Here, we provide additional details of the real data experiments. For experiments with machine annotations, we consider the MNIST and the Fashion-MNIST datasets. Each image in these datasets is of size 28 × 28 in the grey-scale format. We consider 57, 000 images as training data, 3000 images for validation, and 10, 000 images for testing. For experiments with annotations collected from AMT, we use the LabelMe dataset (Rodrigues et al., 2017; Russell et al., 2007) and the Music dataset (Rodrigues et al., 2014) .The LabelMe dataset (Rodrigues et al., 2017; Russell et al., 2007) is an image classification dataset consisting of 2688 images from K = 8 different classes, namely, highway, inside city, tall building, street, forest, coast, mountain, and open country.

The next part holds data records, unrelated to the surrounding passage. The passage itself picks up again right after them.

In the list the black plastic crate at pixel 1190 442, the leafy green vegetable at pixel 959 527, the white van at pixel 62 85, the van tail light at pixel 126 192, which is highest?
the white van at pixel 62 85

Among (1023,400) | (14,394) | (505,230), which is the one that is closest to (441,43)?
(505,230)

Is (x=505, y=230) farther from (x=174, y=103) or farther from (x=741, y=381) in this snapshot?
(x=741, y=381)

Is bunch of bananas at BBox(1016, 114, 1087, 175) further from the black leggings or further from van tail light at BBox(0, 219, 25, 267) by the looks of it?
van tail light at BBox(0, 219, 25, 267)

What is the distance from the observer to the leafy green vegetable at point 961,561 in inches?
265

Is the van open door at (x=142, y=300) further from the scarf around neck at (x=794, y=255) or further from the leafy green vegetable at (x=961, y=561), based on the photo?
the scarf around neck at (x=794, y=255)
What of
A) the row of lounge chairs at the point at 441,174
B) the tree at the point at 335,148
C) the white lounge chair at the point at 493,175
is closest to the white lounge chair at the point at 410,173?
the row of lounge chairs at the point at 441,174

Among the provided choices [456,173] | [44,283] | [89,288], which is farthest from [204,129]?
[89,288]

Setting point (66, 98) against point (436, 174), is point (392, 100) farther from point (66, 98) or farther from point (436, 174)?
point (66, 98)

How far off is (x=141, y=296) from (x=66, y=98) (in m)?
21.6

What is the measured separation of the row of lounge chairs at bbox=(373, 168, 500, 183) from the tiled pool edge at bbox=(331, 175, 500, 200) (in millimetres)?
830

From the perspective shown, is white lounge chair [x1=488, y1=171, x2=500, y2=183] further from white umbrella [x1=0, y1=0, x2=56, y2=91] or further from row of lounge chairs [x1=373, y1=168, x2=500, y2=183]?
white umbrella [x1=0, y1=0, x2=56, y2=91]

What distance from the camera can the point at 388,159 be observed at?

From the available images, 1000 images are annotated by M = 59 AMT workers. In total, about 2547 image annotations are obtained by the AMT workers whose labeling accuracy ranges from 0% to 100% with a mean accuracy of 69.2%. In order to enrich the training dataset, standard augmentation techniques such as rescaling, cropping, horizontal flips, etc., are employed and accordingly, the training dataset consists of 10, 000 images annotated by 59 workers; see more details in (Rodrigues & Pereira, 2018; Chu et al., 2021) . The validation set consists of 500 images and the remaining 1188 images are used for testing.The Music dataset (Rodrigues et al., 2014) consists of audio samples of 10 different genres of music such as classical, country, disco, hiphop, jazz, rock, blues, reggae, pop, and metal. The dataset has about 1000 samples of songs each having a duration of 30 seconds. About 700 samples are annotated by 44 AMT workers (overall, about 2946 annotations are observed) and the remaining 300 are allocated for testing. Out of the annotated 700 samples, we consider 595 samples for training, and the remaining 105 samples are used for validation.For the LabelMe dataset, we employ the settings used in (Rodrigues & Pereira, 2018) . The pretrained VGG-16 embeddings for the images are given as inputs to a fully connected (FC) neural network with one hidden layer having 128 hidden units and ReLU activation functions. A dropout layer with rate 50% is also used, followed by a softmax layer. For the Music dataset, we choose the same FC layer and the softmax layer as employed in the LabelMe settings, but with batch normalization layers before each of these layers.